* _PROBLEM TO WORK ON_:
I would like the lines below, from the one with "Rockwool Sheet Block" through the one with "두산중공업지회는 9일 창원", copied exactly and without any pictures.

═══ RAW DATA

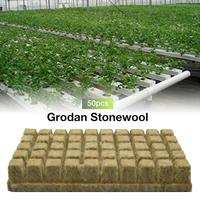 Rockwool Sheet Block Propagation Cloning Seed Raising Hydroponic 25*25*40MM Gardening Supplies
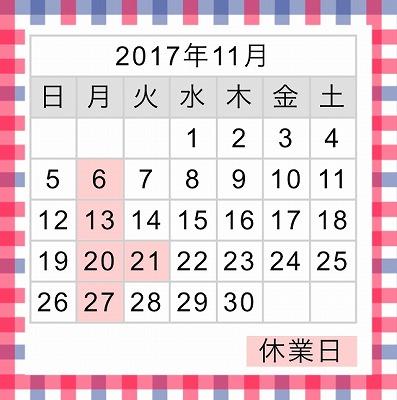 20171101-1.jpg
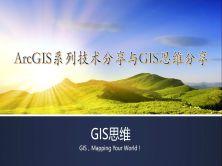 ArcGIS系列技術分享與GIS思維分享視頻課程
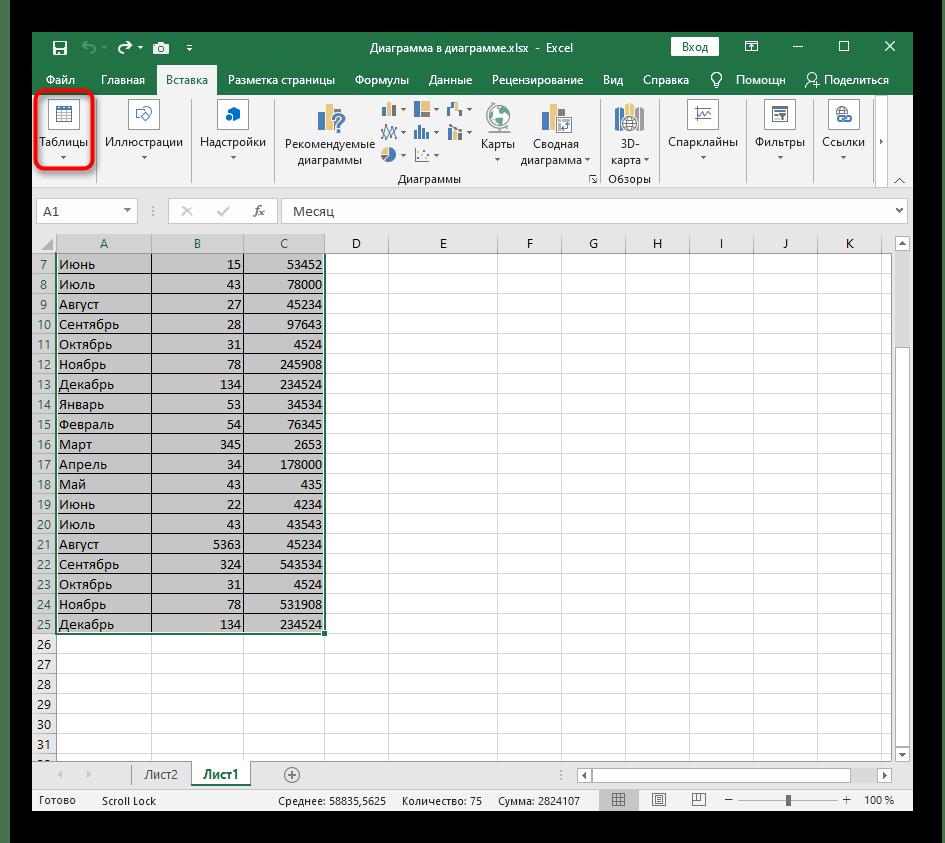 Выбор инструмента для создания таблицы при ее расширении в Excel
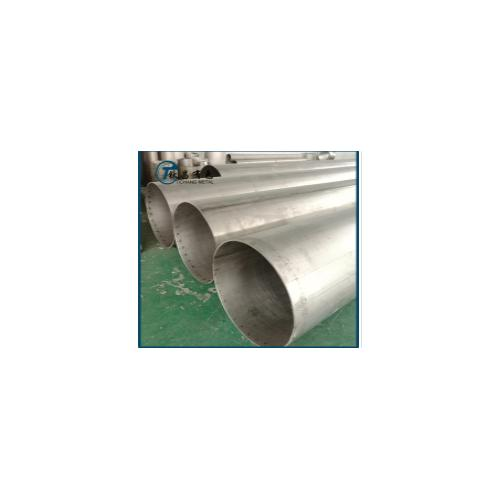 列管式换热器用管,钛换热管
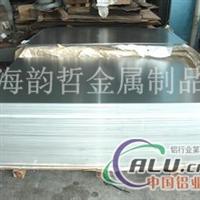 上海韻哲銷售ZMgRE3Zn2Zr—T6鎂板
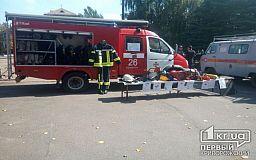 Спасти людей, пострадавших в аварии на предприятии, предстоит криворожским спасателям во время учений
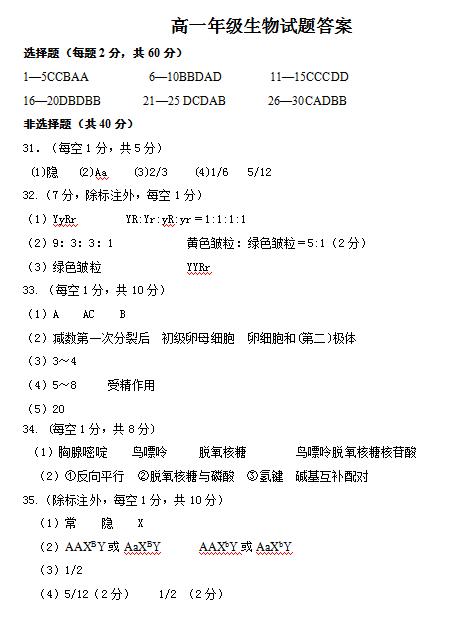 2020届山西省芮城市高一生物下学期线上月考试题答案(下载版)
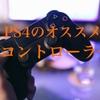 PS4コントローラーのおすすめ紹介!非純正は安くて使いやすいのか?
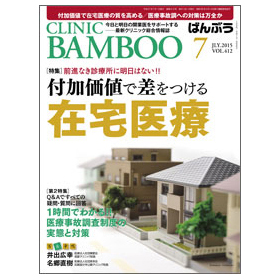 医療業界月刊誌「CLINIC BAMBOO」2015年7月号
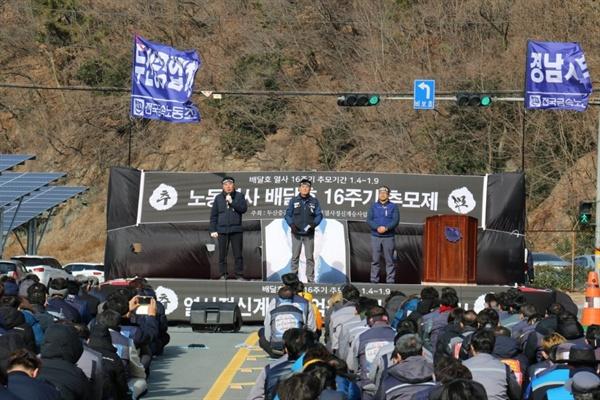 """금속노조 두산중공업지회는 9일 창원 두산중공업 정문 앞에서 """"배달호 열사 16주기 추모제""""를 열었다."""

══════
═══ RAW DATA

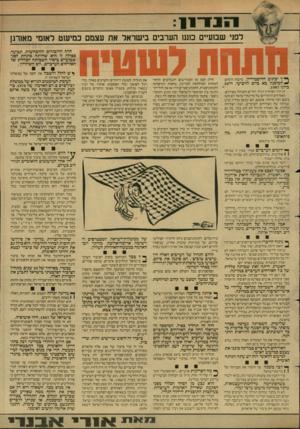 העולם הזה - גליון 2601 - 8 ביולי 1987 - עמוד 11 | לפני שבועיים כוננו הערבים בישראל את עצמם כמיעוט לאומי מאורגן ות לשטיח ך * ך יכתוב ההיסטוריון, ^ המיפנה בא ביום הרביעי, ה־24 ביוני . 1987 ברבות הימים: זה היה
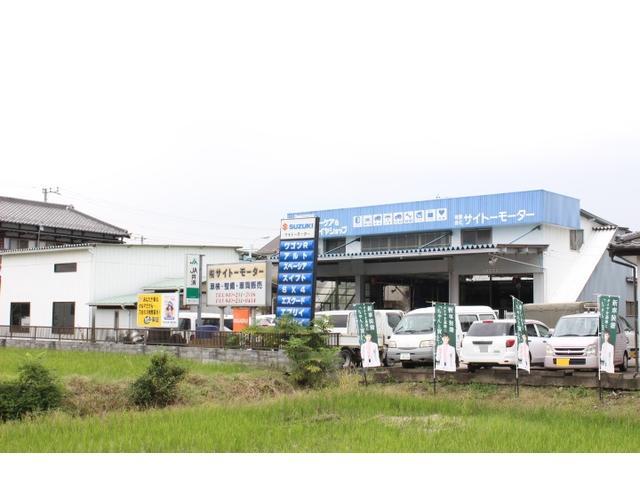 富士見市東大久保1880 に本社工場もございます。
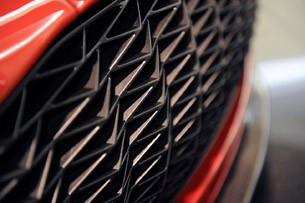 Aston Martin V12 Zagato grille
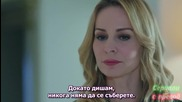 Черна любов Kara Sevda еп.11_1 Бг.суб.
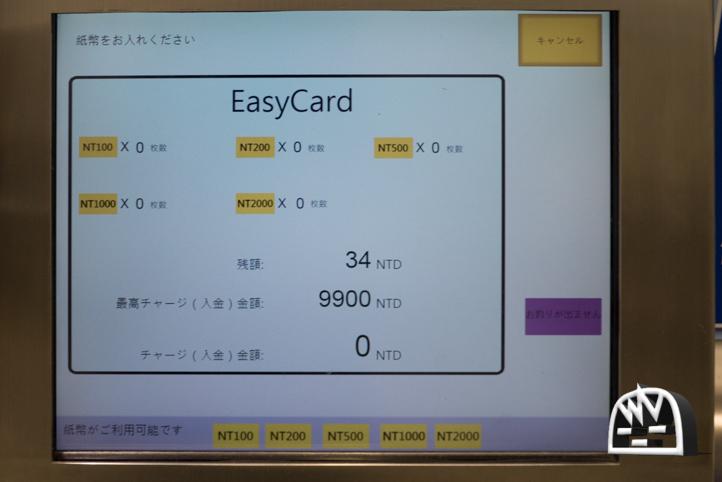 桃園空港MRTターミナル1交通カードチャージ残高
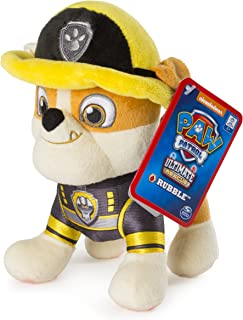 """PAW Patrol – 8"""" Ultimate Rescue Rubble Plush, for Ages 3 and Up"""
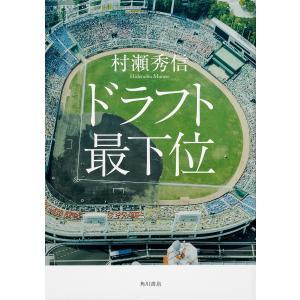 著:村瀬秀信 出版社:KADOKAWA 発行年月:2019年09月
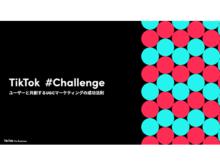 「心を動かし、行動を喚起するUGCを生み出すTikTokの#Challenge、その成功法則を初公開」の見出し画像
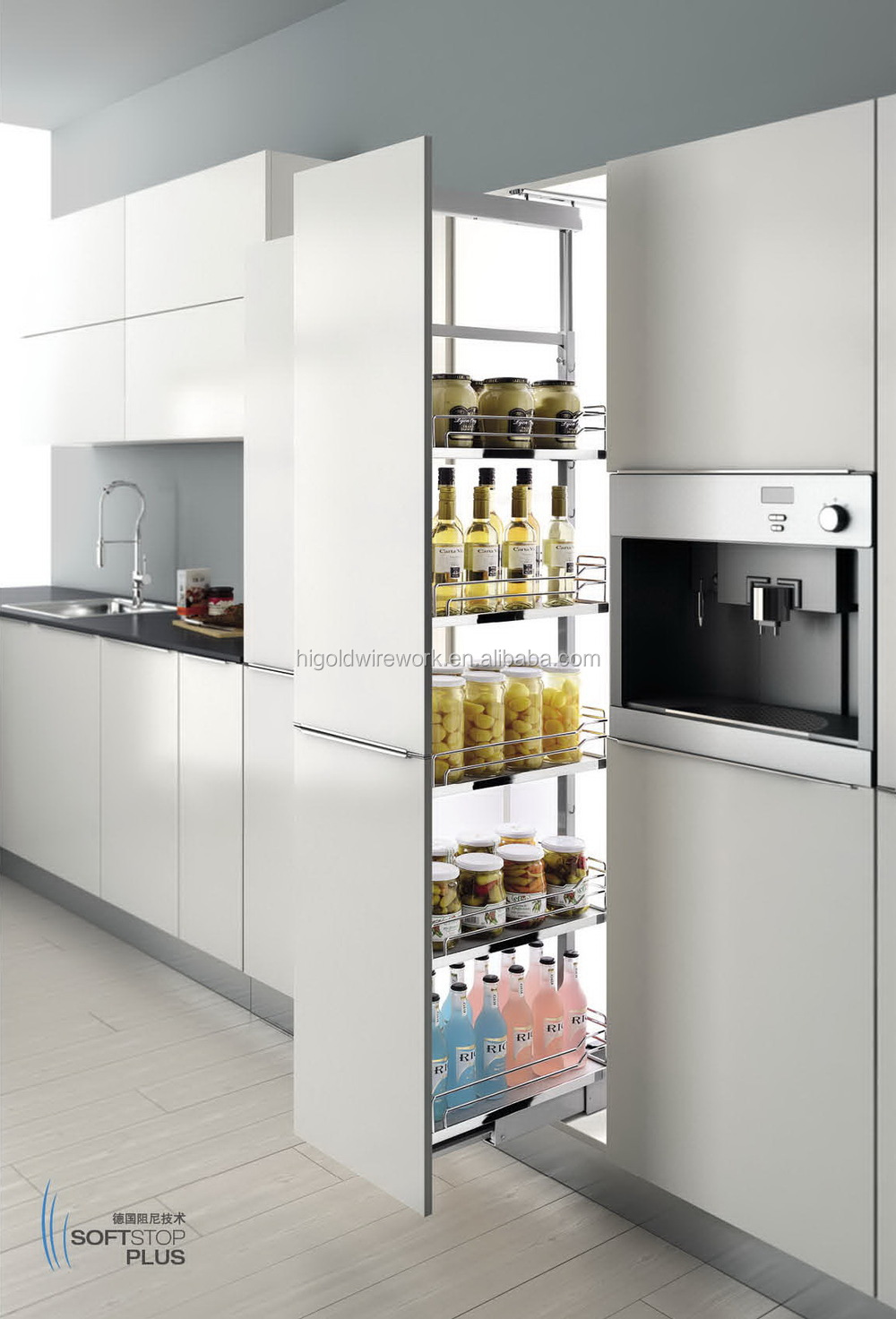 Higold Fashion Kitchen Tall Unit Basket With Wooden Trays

══════

* _TASK SOLUTION_:
 Rockwool Sheet Block Propagation Cloning Seed Raising Hydroponic 25*25*40MM Gardening Supplies
 20171101-1.jpg
 ArcGIS系列技術分享與GIS思維分享視頻課程
 Выбор инструмента для создания таблицы при ее расширении в Excel
 列管式换热器用管,钛换热管
 上海韻哲銷售ZMgRE3Zn2Zr—T6鎂板
 Спасти людей, пострадавших в аварии на предприятии, предстоит криворожским спасателям во время учений
 2020届山西省芮城市高一生物下学期线上月考试题答案(下载版)
 PS4コントローラーのおすすめ紹介!非純正は安くて使いやすいのか?
 医療業界月刊誌「CLINIC BAMBOO」2015年7月号
 """금속노조 두산중공업지회는 9일 창원 두산중공업 정문 앞에서 """"배달호 열사 16주기 추모제""""를 열었다."""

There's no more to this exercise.